Panic and anger rose like bile in her throat. She wanted to grab him by the neck and shake him until he told the truth. What was he trying to pull? Did he want Dr. Baldwin to think she was crazy?

Eddie looked at Detective Nolan. “Was it Wayne? Did you catch him yet?”

“Yes, we found him,” Nolan said.

“Wow, that was quick. Did he confess?”

“No, he didn’t confess. He’s dead. They found him in the morgue this morning.”

Eddie’s mouth fell open. Then a smirk played around his lips and he eyed Dr. Baldwin. “Did you put him there?”

“Enough of the bullshit, Eddie,” Dr. Baldwin said. “I warned you to cooperate.”

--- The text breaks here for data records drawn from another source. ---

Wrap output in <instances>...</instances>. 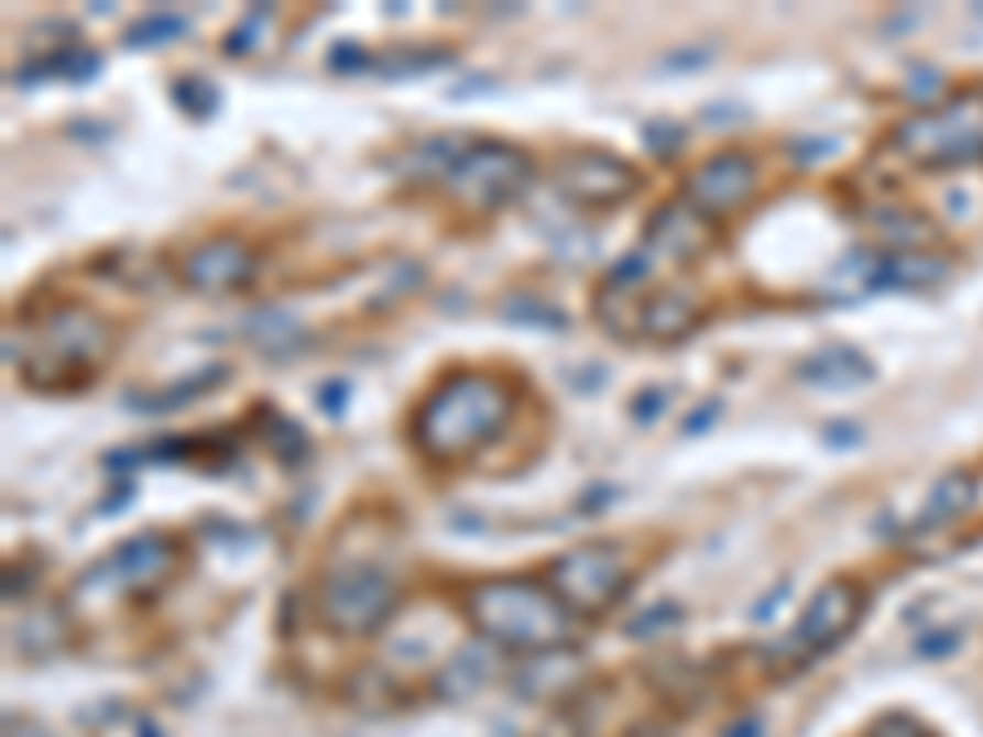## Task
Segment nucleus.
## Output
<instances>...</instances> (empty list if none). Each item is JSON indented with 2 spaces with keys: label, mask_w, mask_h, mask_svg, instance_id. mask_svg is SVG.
<instances>
[{
  "label": "nucleus",
  "mask_w": 983,
  "mask_h": 737,
  "mask_svg": "<svg viewBox=\"0 0 983 737\" xmlns=\"http://www.w3.org/2000/svg\"><path fill=\"white\" fill-rule=\"evenodd\" d=\"M516 398L492 369H452L414 414V448L428 468H462L506 428Z\"/></svg>",
  "instance_id": "f257e3e1"
},
{
  "label": "nucleus",
  "mask_w": 983,
  "mask_h": 737,
  "mask_svg": "<svg viewBox=\"0 0 983 737\" xmlns=\"http://www.w3.org/2000/svg\"><path fill=\"white\" fill-rule=\"evenodd\" d=\"M468 619L478 625V635H488L502 649H516V654H551V649H566L576 635V615L556 600V590L526 581V575L482 581L468 595Z\"/></svg>",
  "instance_id": "f03ea898"
},
{
  "label": "nucleus",
  "mask_w": 983,
  "mask_h": 737,
  "mask_svg": "<svg viewBox=\"0 0 983 737\" xmlns=\"http://www.w3.org/2000/svg\"><path fill=\"white\" fill-rule=\"evenodd\" d=\"M113 354V330L89 310H59L50 320L35 324V354L25 360V384H35L45 374L40 388H79L94 374H103Z\"/></svg>",
  "instance_id": "7ed1b4c3"
},
{
  "label": "nucleus",
  "mask_w": 983,
  "mask_h": 737,
  "mask_svg": "<svg viewBox=\"0 0 983 737\" xmlns=\"http://www.w3.org/2000/svg\"><path fill=\"white\" fill-rule=\"evenodd\" d=\"M398 609V585L389 571L364 556H340L320 575V619L340 635H374Z\"/></svg>",
  "instance_id": "20e7f679"
},
{
  "label": "nucleus",
  "mask_w": 983,
  "mask_h": 737,
  "mask_svg": "<svg viewBox=\"0 0 983 737\" xmlns=\"http://www.w3.org/2000/svg\"><path fill=\"white\" fill-rule=\"evenodd\" d=\"M546 581H551L556 600H561L570 615L596 619L625 600V590L634 585V561L625 556V546L590 541V546H576V551L556 556Z\"/></svg>",
  "instance_id": "39448f33"
},
{
  "label": "nucleus",
  "mask_w": 983,
  "mask_h": 737,
  "mask_svg": "<svg viewBox=\"0 0 983 737\" xmlns=\"http://www.w3.org/2000/svg\"><path fill=\"white\" fill-rule=\"evenodd\" d=\"M891 147H895V153H905L919 167L974 163V157H983V94L949 99L944 109L919 113V119L900 123Z\"/></svg>",
  "instance_id": "423d86ee"
},
{
  "label": "nucleus",
  "mask_w": 983,
  "mask_h": 737,
  "mask_svg": "<svg viewBox=\"0 0 983 737\" xmlns=\"http://www.w3.org/2000/svg\"><path fill=\"white\" fill-rule=\"evenodd\" d=\"M532 177V157L512 143H462L443 163V187L468 207H502Z\"/></svg>",
  "instance_id": "0eeeda50"
},
{
  "label": "nucleus",
  "mask_w": 983,
  "mask_h": 737,
  "mask_svg": "<svg viewBox=\"0 0 983 737\" xmlns=\"http://www.w3.org/2000/svg\"><path fill=\"white\" fill-rule=\"evenodd\" d=\"M861 615H865V590L855 581H845V575H837V581H827L817 595L807 600V609H801V619L791 625L782 654H787V659L827 654V649H837L841 639L861 625Z\"/></svg>",
  "instance_id": "6e6552de"
},
{
  "label": "nucleus",
  "mask_w": 983,
  "mask_h": 737,
  "mask_svg": "<svg viewBox=\"0 0 983 737\" xmlns=\"http://www.w3.org/2000/svg\"><path fill=\"white\" fill-rule=\"evenodd\" d=\"M757 193V163L747 153H718L699 163L684 183V202L693 207L703 221H723L728 212L747 207Z\"/></svg>",
  "instance_id": "1a4fd4ad"
},
{
  "label": "nucleus",
  "mask_w": 983,
  "mask_h": 737,
  "mask_svg": "<svg viewBox=\"0 0 983 737\" xmlns=\"http://www.w3.org/2000/svg\"><path fill=\"white\" fill-rule=\"evenodd\" d=\"M561 187L576 197L580 207H620L634 187H640V173H634L625 157L580 153L561 167Z\"/></svg>",
  "instance_id": "9d476101"
},
{
  "label": "nucleus",
  "mask_w": 983,
  "mask_h": 737,
  "mask_svg": "<svg viewBox=\"0 0 983 737\" xmlns=\"http://www.w3.org/2000/svg\"><path fill=\"white\" fill-rule=\"evenodd\" d=\"M256 271V256H251L247 241H203L183 256V280L193 290H207V295H227V290H241Z\"/></svg>",
  "instance_id": "9b49d317"
},
{
  "label": "nucleus",
  "mask_w": 983,
  "mask_h": 737,
  "mask_svg": "<svg viewBox=\"0 0 983 737\" xmlns=\"http://www.w3.org/2000/svg\"><path fill=\"white\" fill-rule=\"evenodd\" d=\"M173 565H177V546L167 541V536L148 531V536H139V541L119 546V551L103 561V571H94V575L119 581L123 590H153L173 575Z\"/></svg>",
  "instance_id": "f8f14e48"
},
{
  "label": "nucleus",
  "mask_w": 983,
  "mask_h": 737,
  "mask_svg": "<svg viewBox=\"0 0 983 737\" xmlns=\"http://www.w3.org/2000/svg\"><path fill=\"white\" fill-rule=\"evenodd\" d=\"M708 246V221L693 212L689 202H669L659 207L649 221V231H644V256H693V251Z\"/></svg>",
  "instance_id": "ddd939ff"
},
{
  "label": "nucleus",
  "mask_w": 983,
  "mask_h": 737,
  "mask_svg": "<svg viewBox=\"0 0 983 737\" xmlns=\"http://www.w3.org/2000/svg\"><path fill=\"white\" fill-rule=\"evenodd\" d=\"M640 334H649V340H679V334L693 330V320H699V305L689 300V290H654L649 300L640 305Z\"/></svg>",
  "instance_id": "4468645a"
},
{
  "label": "nucleus",
  "mask_w": 983,
  "mask_h": 737,
  "mask_svg": "<svg viewBox=\"0 0 983 737\" xmlns=\"http://www.w3.org/2000/svg\"><path fill=\"white\" fill-rule=\"evenodd\" d=\"M871 737H925V733H919V723H915V718H905V713H891V718L875 723Z\"/></svg>",
  "instance_id": "2eb2a0df"
},
{
  "label": "nucleus",
  "mask_w": 983,
  "mask_h": 737,
  "mask_svg": "<svg viewBox=\"0 0 983 737\" xmlns=\"http://www.w3.org/2000/svg\"><path fill=\"white\" fill-rule=\"evenodd\" d=\"M723 737H763V723H757V718H743V723H733V728H728Z\"/></svg>",
  "instance_id": "dca6fc26"
}]
</instances>
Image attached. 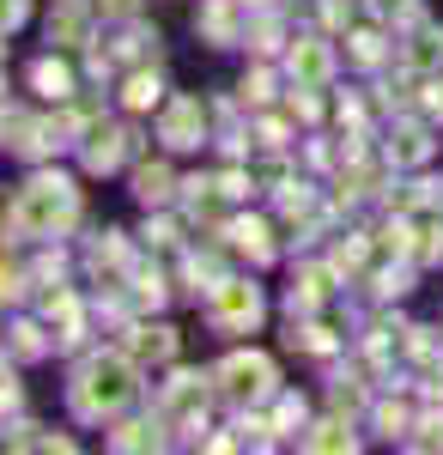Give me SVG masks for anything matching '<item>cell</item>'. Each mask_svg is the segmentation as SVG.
Returning a JSON list of instances; mask_svg holds the SVG:
<instances>
[{"label": "cell", "mask_w": 443, "mask_h": 455, "mask_svg": "<svg viewBox=\"0 0 443 455\" xmlns=\"http://www.w3.org/2000/svg\"><path fill=\"white\" fill-rule=\"evenodd\" d=\"M219 388H225L238 407L268 401V395H273V364L262 358V352H231V358L219 364Z\"/></svg>", "instance_id": "cell-4"}, {"label": "cell", "mask_w": 443, "mask_h": 455, "mask_svg": "<svg viewBox=\"0 0 443 455\" xmlns=\"http://www.w3.org/2000/svg\"><path fill=\"white\" fill-rule=\"evenodd\" d=\"M310 450H352V431H346V425H322V431L310 437Z\"/></svg>", "instance_id": "cell-20"}, {"label": "cell", "mask_w": 443, "mask_h": 455, "mask_svg": "<svg viewBox=\"0 0 443 455\" xmlns=\"http://www.w3.org/2000/svg\"><path fill=\"white\" fill-rule=\"evenodd\" d=\"M122 152H128V134H116V128H98V134L85 140V171H92V176L116 171V164H122Z\"/></svg>", "instance_id": "cell-7"}, {"label": "cell", "mask_w": 443, "mask_h": 455, "mask_svg": "<svg viewBox=\"0 0 443 455\" xmlns=\"http://www.w3.org/2000/svg\"><path fill=\"white\" fill-rule=\"evenodd\" d=\"M134 395H140L134 358H128V352H98V358L79 371V383H73V413H79V419H109V413H122Z\"/></svg>", "instance_id": "cell-1"}, {"label": "cell", "mask_w": 443, "mask_h": 455, "mask_svg": "<svg viewBox=\"0 0 443 455\" xmlns=\"http://www.w3.org/2000/svg\"><path fill=\"white\" fill-rule=\"evenodd\" d=\"M292 73H298V85H322V79L334 73L328 43H322V36H298V43H292Z\"/></svg>", "instance_id": "cell-6"}, {"label": "cell", "mask_w": 443, "mask_h": 455, "mask_svg": "<svg viewBox=\"0 0 443 455\" xmlns=\"http://www.w3.org/2000/svg\"><path fill=\"white\" fill-rule=\"evenodd\" d=\"M0 298H19V274L12 267H0Z\"/></svg>", "instance_id": "cell-27"}, {"label": "cell", "mask_w": 443, "mask_h": 455, "mask_svg": "<svg viewBox=\"0 0 443 455\" xmlns=\"http://www.w3.org/2000/svg\"><path fill=\"white\" fill-rule=\"evenodd\" d=\"M322 291H328V274H322V267H310L304 280L292 285V315H298V310H316V304H322Z\"/></svg>", "instance_id": "cell-12"}, {"label": "cell", "mask_w": 443, "mask_h": 455, "mask_svg": "<svg viewBox=\"0 0 443 455\" xmlns=\"http://www.w3.org/2000/svg\"><path fill=\"white\" fill-rule=\"evenodd\" d=\"M158 140L165 146H201L206 140V109L201 98H176V104H165V116H158Z\"/></svg>", "instance_id": "cell-5"}, {"label": "cell", "mask_w": 443, "mask_h": 455, "mask_svg": "<svg viewBox=\"0 0 443 455\" xmlns=\"http://www.w3.org/2000/svg\"><path fill=\"white\" fill-rule=\"evenodd\" d=\"M425 152H431V146H425V134H419V128H401V134H395V146H389V158H395V164H419Z\"/></svg>", "instance_id": "cell-14"}, {"label": "cell", "mask_w": 443, "mask_h": 455, "mask_svg": "<svg viewBox=\"0 0 443 455\" xmlns=\"http://www.w3.org/2000/svg\"><path fill=\"white\" fill-rule=\"evenodd\" d=\"M262 146H286V128L279 122H262Z\"/></svg>", "instance_id": "cell-26"}, {"label": "cell", "mask_w": 443, "mask_h": 455, "mask_svg": "<svg viewBox=\"0 0 443 455\" xmlns=\"http://www.w3.org/2000/svg\"><path fill=\"white\" fill-rule=\"evenodd\" d=\"M103 6H109V12H134V0H103Z\"/></svg>", "instance_id": "cell-28"}, {"label": "cell", "mask_w": 443, "mask_h": 455, "mask_svg": "<svg viewBox=\"0 0 443 455\" xmlns=\"http://www.w3.org/2000/svg\"><path fill=\"white\" fill-rule=\"evenodd\" d=\"M109 443H116V450H158V431H152V425H122Z\"/></svg>", "instance_id": "cell-15"}, {"label": "cell", "mask_w": 443, "mask_h": 455, "mask_svg": "<svg viewBox=\"0 0 443 455\" xmlns=\"http://www.w3.org/2000/svg\"><path fill=\"white\" fill-rule=\"evenodd\" d=\"M243 6H262V0H243Z\"/></svg>", "instance_id": "cell-29"}, {"label": "cell", "mask_w": 443, "mask_h": 455, "mask_svg": "<svg viewBox=\"0 0 443 455\" xmlns=\"http://www.w3.org/2000/svg\"><path fill=\"white\" fill-rule=\"evenodd\" d=\"M195 395H201V377H195V371H176V383H171V407H195Z\"/></svg>", "instance_id": "cell-19"}, {"label": "cell", "mask_w": 443, "mask_h": 455, "mask_svg": "<svg viewBox=\"0 0 443 455\" xmlns=\"http://www.w3.org/2000/svg\"><path fill=\"white\" fill-rule=\"evenodd\" d=\"M352 61H358V68H376V61H383V36L358 31V36H352Z\"/></svg>", "instance_id": "cell-18"}, {"label": "cell", "mask_w": 443, "mask_h": 455, "mask_svg": "<svg viewBox=\"0 0 443 455\" xmlns=\"http://www.w3.org/2000/svg\"><path fill=\"white\" fill-rule=\"evenodd\" d=\"M19 19H25V0H0V36L12 31V25H19Z\"/></svg>", "instance_id": "cell-24"}, {"label": "cell", "mask_w": 443, "mask_h": 455, "mask_svg": "<svg viewBox=\"0 0 443 455\" xmlns=\"http://www.w3.org/2000/svg\"><path fill=\"white\" fill-rule=\"evenodd\" d=\"M376 425H383L389 437H401V431H407V407H383V413H376Z\"/></svg>", "instance_id": "cell-23"}, {"label": "cell", "mask_w": 443, "mask_h": 455, "mask_svg": "<svg viewBox=\"0 0 443 455\" xmlns=\"http://www.w3.org/2000/svg\"><path fill=\"white\" fill-rule=\"evenodd\" d=\"M55 36H61V43H79V36H85V19H79V12H55V19H49V43H55Z\"/></svg>", "instance_id": "cell-17"}, {"label": "cell", "mask_w": 443, "mask_h": 455, "mask_svg": "<svg viewBox=\"0 0 443 455\" xmlns=\"http://www.w3.org/2000/svg\"><path fill=\"white\" fill-rule=\"evenodd\" d=\"M158 92H165V85H158V73H134L122 98H128V109H152V104H158Z\"/></svg>", "instance_id": "cell-13"}, {"label": "cell", "mask_w": 443, "mask_h": 455, "mask_svg": "<svg viewBox=\"0 0 443 455\" xmlns=\"http://www.w3.org/2000/svg\"><path fill=\"white\" fill-rule=\"evenodd\" d=\"M12 347L25 352V358H36V352H43V328H36V322H19V328H12Z\"/></svg>", "instance_id": "cell-22"}, {"label": "cell", "mask_w": 443, "mask_h": 455, "mask_svg": "<svg viewBox=\"0 0 443 455\" xmlns=\"http://www.w3.org/2000/svg\"><path fill=\"white\" fill-rule=\"evenodd\" d=\"M243 98H249V104H268V98H273V73L255 68L249 79H243Z\"/></svg>", "instance_id": "cell-21"}, {"label": "cell", "mask_w": 443, "mask_h": 455, "mask_svg": "<svg viewBox=\"0 0 443 455\" xmlns=\"http://www.w3.org/2000/svg\"><path fill=\"white\" fill-rule=\"evenodd\" d=\"M171 171H165V164H140L134 171V195L140 201H146V207H165V201H171Z\"/></svg>", "instance_id": "cell-8"}, {"label": "cell", "mask_w": 443, "mask_h": 455, "mask_svg": "<svg viewBox=\"0 0 443 455\" xmlns=\"http://www.w3.org/2000/svg\"><path fill=\"white\" fill-rule=\"evenodd\" d=\"M201 31L213 36V43H238V19H231V6H225V0H213V6L201 12Z\"/></svg>", "instance_id": "cell-11"}, {"label": "cell", "mask_w": 443, "mask_h": 455, "mask_svg": "<svg viewBox=\"0 0 443 455\" xmlns=\"http://www.w3.org/2000/svg\"><path fill=\"white\" fill-rule=\"evenodd\" d=\"M292 425H304V407L298 401H279V431H292Z\"/></svg>", "instance_id": "cell-25"}, {"label": "cell", "mask_w": 443, "mask_h": 455, "mask_svg": "<svg viewBox=\"0 0 443 455\" xmlns=\"http://www.w3.org/2000/svg\"><path fill=\"white\" fill-rule=\"evenodd\" d=\"M206 315H213V328L243 334V328H255V322H262V291H255L249 280H213Z\"/></svg>", "instance_id": "cell-3"}, {"label": "cell", "mask_w": 443, "mask_h": 455, "mask_svg": "<svg viewBox=\"0 0 443 455\" xmlns=\"http://www.w3.org/2000/svg\"><path fill=\"white\" fill-rule=\"evenodd\" d=\"M31 79H36V92H43V98H55V104H61V98H73V73L61 68V61H36Z\"/></svg>", "instance_id": "cell-10"}, {"label": "cell", "mask_w": 443, "mask_h": 455, "mask_svg": "<svg viewBox=\"0 0 443 455\" xmlns=\"http://www.w3.org/2000/svg\"><path fill=\"white\" fill-rule=\"evenodd\" d=\"M73 212H79V188H73L61 171H43V176H31V182L19 188L12 225H19L25 237H55V231L73 225Z\"/></svg>", "instance_id": "cell-2"}, {"label": "cell", "mask_w": 443, "mask_h": 455, "mask_svg": "<svg viewBox=\"0 0 443 455\" xmlns=\"http://www.w3.org/2000/svg\"><path fill=\"white\" fill-rule=\"evenodd\" d=\"M134 347L146 352V358H171V352H176V334H171V328H146Z\"/></svg>", "instance_id": "cell-16"}, {"label": "cell", "mask_w": 443, "mask_h": 455, "mask_svg": "<svg viewBox=\"0 0 443 455\" xmlns=\"http://www.w3.org/2000/svg\"><path fill=\"white\" fill-rule=\"evenodd\" d=\"M231 243H238L243 255H249V261H268V255H273L268 225H262V219H238V225H231Z\"/></svg>", "instance_id": "cell-9"}]
</instances>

“How am I not cooperating?” Eddie raised his hands in the air. “It’s a legitimate question.”

Dr. Baldwin shook his head, like a teacher dealing with a disobedient student.

“Sage said you were driving a red Mustang,” Detective Nolan said.

“Cool,” Eddie said. “Except I don’t know how to drive.”

A miserable clutch of fear twisted in her stomach. “What are you doing, Eddie?” she said. “Why are you lying?”

Dr. Baldwin looked at Detective Nolan. “Do you want to tell her, or do you want me to do it?”